- _文書抜粋_
********************
オキシトシン受容体はインスタグラムの活動に影響を与えるか?
記事要約
新しい研究では、オキシトシン受容体を生成する遺伝子の特定の変異体を持つ参加者は、Instagramでより多くの人をフォローする傾向があることが分かりました。この研究に関する海外の医療記事を翻訳し、無料公開しております。
新しい研究では、オキシトシン受容体を生成する遺伝子の特定の変異体を持つ参加者は、Instagramでより多くの人をフォローする傾向がありました。
この研究は、学術誌「Heliyon」に掲載されています。
今回の研究は人の社交性、特にオンラインでの社交性に影響を与える遺伝的要因と環境的要因との関係をより深く理解するため、今後の調査の基礎となるものです。
オキシトシン
オキシトシンは、生殖に関わるホルモンで、行動にも影響を与えます。
内分泌学会によると、オキシトシンは化学的なメッセンジャーとして働き、性的興奮、認識、信頼、ロマンチックな愛着、母子の絆など、多くの人間の行動に重要な役割を果たしています。
研究者たちは、オキシトシンが哺乳類の社会性のあり方に重要な役割を果たしていると主張しています。
しかし、オキシトシンは向社会的行動を促進するが、その役割は状況によって異なります。
Psychoneuroendocrinology誌に掲載された総説では、安全な環境ではオキシトシンが向社会的行動を促進し、安全でない環境ではオキシトシンが反社会的行動を促進する可能性があることが強調されました。
オキシトシン受容体をコードする遺伝子(OXTR)の変異も、オキシトシンがどのような行動に出るか影響を与える可能性を示唆しています。
古い研究では、OXTR遺伝子の1つの変異が、一部の乳児の愛着保障と関連していることがわかりました。
また別の研究では、OXTR遺伝子の変異体(多型)とオキシトシンの循環系への放出に関与する、別の遺伝子とも関連性があることがわかりました。
これらは、「親と子の視線の同期時間の長さ」と「子に対する接触の多さ」に関連していました。
非常に多くの疑問が残っていますが、研究結果では、摂食障害、うつ病、神経発達障害など、いくつかの疾患にOXTR多型が関係しているとも言われています。
instagramの社交性
今回の研究では、OXTR多型と成人の愛着、およびオンラインでの社交行動との関係を調べました。
ここでいう「愛着」とは、親密な関係における個人の感情や行動のことを指します。例えば、拒絶されることへの恐れや親密さへの欲求などが含まれます。
********************
保存された項目
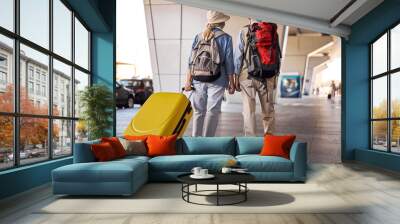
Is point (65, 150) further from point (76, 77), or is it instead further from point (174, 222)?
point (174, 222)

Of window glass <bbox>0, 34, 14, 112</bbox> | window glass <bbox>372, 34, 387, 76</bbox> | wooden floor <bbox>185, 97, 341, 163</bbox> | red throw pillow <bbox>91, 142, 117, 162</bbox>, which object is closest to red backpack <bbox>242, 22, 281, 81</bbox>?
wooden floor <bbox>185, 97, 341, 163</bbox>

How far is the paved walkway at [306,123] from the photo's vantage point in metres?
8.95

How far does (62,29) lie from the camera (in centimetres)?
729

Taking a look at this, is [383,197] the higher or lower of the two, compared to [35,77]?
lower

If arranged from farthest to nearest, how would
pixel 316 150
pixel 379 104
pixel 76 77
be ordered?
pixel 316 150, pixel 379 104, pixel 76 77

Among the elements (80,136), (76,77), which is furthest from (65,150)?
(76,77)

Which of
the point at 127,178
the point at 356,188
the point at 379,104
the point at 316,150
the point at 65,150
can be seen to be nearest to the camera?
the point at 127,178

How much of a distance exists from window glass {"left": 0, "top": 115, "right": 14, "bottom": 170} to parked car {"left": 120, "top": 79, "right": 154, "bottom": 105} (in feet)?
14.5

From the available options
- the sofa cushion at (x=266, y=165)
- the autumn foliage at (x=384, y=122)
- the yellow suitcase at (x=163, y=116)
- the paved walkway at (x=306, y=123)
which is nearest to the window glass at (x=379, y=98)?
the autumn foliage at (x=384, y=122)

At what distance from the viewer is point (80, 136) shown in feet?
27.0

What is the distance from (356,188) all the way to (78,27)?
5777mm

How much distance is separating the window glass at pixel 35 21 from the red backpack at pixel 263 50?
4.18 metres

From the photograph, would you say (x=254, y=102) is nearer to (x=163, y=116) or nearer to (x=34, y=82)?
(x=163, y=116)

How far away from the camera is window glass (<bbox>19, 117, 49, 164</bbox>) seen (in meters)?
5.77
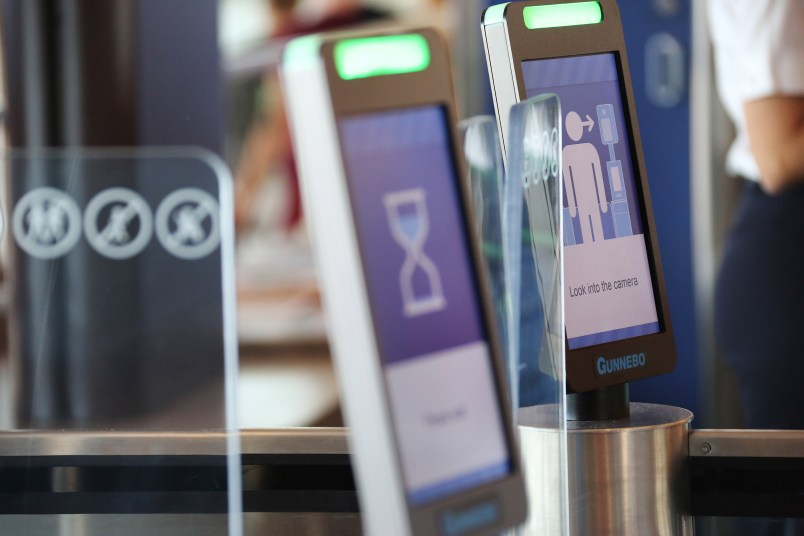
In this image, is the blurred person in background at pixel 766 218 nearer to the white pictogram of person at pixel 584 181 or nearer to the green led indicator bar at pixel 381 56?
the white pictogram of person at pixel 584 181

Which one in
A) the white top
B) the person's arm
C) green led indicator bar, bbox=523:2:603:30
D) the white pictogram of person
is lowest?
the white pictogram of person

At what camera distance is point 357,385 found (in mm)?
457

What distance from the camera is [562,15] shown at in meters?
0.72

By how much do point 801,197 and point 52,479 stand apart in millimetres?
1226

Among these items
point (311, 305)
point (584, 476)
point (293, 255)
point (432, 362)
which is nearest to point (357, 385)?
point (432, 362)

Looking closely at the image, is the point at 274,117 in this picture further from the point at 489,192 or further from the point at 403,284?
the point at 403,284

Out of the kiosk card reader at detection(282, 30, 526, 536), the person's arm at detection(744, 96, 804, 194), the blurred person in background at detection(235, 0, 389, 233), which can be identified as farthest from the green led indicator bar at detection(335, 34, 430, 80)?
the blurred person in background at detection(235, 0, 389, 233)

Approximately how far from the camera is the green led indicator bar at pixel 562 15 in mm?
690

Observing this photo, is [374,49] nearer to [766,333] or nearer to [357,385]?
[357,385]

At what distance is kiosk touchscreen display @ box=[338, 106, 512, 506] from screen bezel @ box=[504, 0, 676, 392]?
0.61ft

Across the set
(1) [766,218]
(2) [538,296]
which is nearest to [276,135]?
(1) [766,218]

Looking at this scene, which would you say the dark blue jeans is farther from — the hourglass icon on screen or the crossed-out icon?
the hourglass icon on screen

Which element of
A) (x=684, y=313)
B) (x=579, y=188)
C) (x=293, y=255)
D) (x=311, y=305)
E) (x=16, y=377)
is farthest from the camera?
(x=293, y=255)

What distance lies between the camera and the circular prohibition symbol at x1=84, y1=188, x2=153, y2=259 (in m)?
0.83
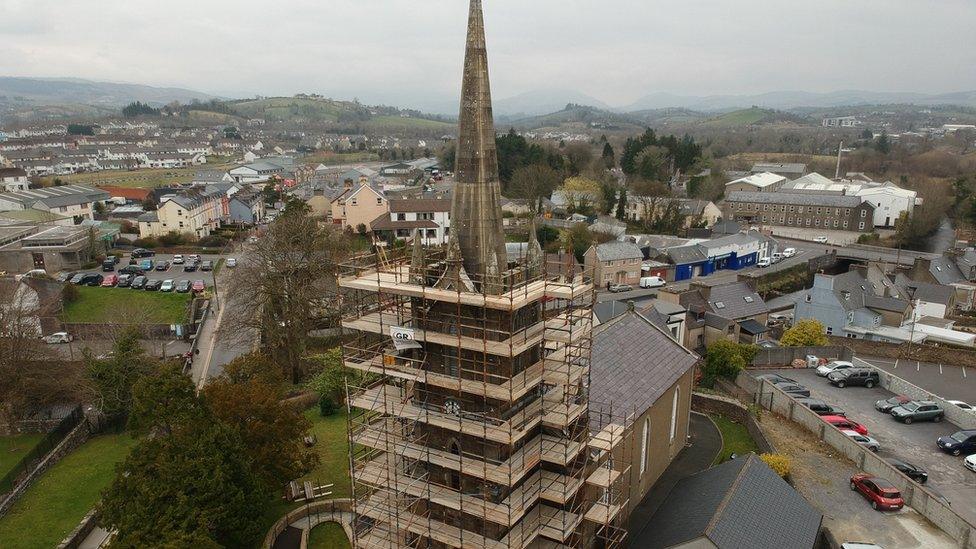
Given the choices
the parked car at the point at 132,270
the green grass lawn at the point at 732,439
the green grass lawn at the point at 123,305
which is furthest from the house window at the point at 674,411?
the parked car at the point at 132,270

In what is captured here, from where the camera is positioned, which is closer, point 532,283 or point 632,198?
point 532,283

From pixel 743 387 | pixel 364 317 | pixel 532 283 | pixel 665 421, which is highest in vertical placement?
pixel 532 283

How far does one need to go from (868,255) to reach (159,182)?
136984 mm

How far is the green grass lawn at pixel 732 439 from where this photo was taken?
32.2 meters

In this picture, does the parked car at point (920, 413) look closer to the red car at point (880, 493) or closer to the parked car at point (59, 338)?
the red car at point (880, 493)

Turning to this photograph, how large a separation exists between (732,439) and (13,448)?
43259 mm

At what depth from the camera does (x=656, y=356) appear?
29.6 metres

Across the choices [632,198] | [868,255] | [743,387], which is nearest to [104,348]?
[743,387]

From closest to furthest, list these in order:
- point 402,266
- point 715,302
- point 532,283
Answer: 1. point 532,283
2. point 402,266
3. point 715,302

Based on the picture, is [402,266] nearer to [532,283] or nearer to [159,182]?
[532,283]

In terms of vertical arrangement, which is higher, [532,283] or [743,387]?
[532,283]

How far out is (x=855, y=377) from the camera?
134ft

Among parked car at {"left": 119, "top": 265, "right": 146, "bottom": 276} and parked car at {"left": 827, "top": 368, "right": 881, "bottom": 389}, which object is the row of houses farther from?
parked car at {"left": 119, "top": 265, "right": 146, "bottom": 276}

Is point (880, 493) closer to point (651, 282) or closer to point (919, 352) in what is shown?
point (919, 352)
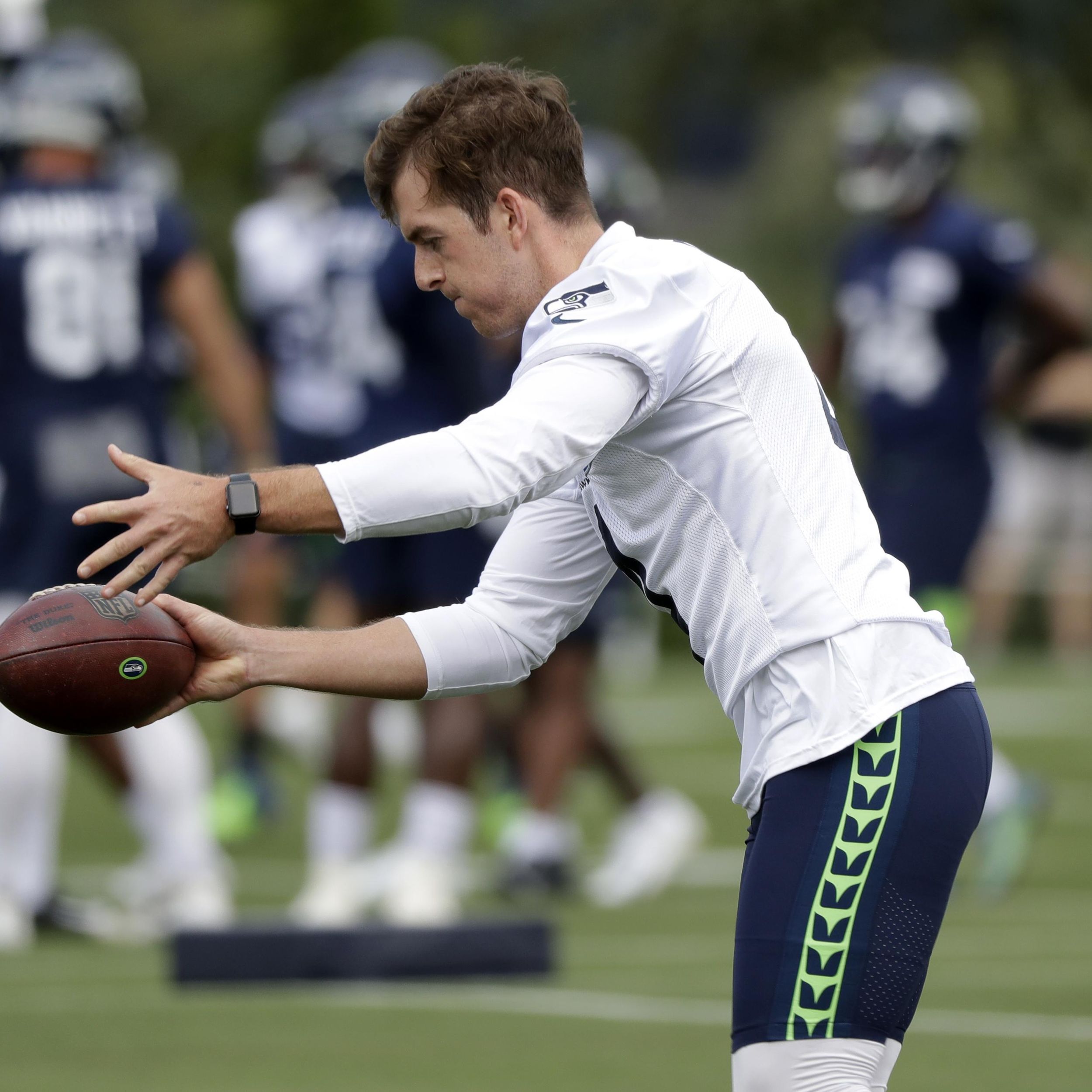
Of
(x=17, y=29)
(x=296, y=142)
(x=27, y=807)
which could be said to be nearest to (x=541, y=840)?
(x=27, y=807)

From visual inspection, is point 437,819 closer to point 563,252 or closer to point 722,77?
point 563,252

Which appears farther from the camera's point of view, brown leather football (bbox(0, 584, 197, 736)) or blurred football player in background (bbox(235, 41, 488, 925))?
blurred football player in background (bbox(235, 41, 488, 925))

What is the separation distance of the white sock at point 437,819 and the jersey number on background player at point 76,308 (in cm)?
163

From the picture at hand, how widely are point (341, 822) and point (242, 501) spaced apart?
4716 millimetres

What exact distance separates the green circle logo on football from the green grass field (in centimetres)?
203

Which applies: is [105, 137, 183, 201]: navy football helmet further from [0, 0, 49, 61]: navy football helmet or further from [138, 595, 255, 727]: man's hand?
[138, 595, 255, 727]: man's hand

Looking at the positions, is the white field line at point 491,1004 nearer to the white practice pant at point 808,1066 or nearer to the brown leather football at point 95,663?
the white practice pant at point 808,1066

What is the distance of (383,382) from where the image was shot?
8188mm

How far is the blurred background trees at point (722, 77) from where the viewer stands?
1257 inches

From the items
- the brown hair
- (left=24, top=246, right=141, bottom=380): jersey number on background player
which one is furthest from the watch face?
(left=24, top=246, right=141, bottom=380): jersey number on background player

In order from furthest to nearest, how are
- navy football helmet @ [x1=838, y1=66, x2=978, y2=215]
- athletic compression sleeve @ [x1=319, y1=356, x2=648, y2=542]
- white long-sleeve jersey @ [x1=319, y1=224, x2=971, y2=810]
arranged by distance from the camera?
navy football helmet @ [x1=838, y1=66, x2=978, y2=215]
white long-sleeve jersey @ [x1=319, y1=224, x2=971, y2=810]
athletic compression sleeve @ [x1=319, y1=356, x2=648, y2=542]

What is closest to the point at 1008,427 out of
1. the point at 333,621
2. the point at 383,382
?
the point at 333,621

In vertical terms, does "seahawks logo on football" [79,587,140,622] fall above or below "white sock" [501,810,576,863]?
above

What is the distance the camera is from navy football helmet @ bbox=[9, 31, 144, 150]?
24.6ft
********************
- _読んで活用_
**a.** オキシトシン受容体の記事にある「この研究は、学術誌「Heliyon」に掲載されています。」という文を英語に訳してください。
**b.** オキシトシン受容体の記事によると、古い研究でOXTR遺伝子の1つの変異と関連していることがわかったのは何ですか?
**c.** オキシトシン受容体の記事から、「この研究は、学術誌「Heliyon」に掲載されています。」を含む語句から始めて「性があることがわかりました。」の後で終わる部分を、そのまま抜き出してください。
記録はこの作業には使いません。

- _解答一覧_
**a.** This study has been published in the academic journal Heliyon.

**b.** 一部の乳児の愛着保障です。

**c.**
この研究は、学術誌「Heliyon」に掲載されています。
今回の研究は人の社交性、特にオンラインでの社交性に影響を与える遺伝的要因と環境的要因との関係をより深く理解するため、今後の調査の基礎となるものです。
オキシトシン
オキシトシンは、生殖に関わるホルモンで、行動にも影響を与えます。
内分泌学会によると、オキシトシンは化学的なメッセンジャーとして働き、性的興奮、認識、信頼、ロマンチックな愛着、母子の絆など、多くの人間の行動に重要な役割を果たしています。
研究者たちは、オキシトシンが哺乳類の社会性のあり方に重要な役割を果たしていると主張しています。
しかし、オキシトシンは向社会的行動を促進するが、その役割は状況によって異なります。
Psychoneuroendocrinology誌に掲載された総説では、安全な環境ではオキシトシンが向社会的行動を促進し、安全でない環境ではオキシトシンが反社会的行動を促進する可能性があることが強調されました。
オキシトシン受容体をコードする遺伝子(OXTR)の変異も、オキシトシンがどのような行動に出るか影響を与える可能性を示唆しています。
古い研究では、OXTR遺伝子の1つの変異が、一部の乳児の愛着保障と関連していることがわかりました。
また別の研究では、OXTR遺伝子の変異体(多型)とオキシトシンの循環系への放出に関与する、別の遺伝子とも関連性があることがわかりました。